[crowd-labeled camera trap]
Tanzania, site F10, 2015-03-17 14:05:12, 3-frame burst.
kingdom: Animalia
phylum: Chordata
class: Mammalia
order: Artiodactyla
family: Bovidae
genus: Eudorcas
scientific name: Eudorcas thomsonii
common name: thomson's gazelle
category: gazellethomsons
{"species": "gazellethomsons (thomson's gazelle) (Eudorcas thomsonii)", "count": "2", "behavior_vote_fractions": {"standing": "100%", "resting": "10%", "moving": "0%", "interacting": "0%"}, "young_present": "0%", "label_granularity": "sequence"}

━━━━━━━━━━━━━━━━━━━━━━━━━━━━━━

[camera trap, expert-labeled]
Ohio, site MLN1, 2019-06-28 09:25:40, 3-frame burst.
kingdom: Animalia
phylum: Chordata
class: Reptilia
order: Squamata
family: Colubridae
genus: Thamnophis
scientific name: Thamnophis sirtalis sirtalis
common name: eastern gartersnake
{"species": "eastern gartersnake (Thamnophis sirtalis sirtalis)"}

━━━━━━━━━━━━━━━━━━━━━━━━━━━━━━

Return word for word the lines above from the line with "order: Artiodactyla" to the line with "category: gazellethomsons", including both and leaving out all others.

order: Artiodactyla
family: Bovidae
genus: Eudorcas
scientific name: Eudorcas thomsonii
common name: thomson's gazelle
category: gazellethomsons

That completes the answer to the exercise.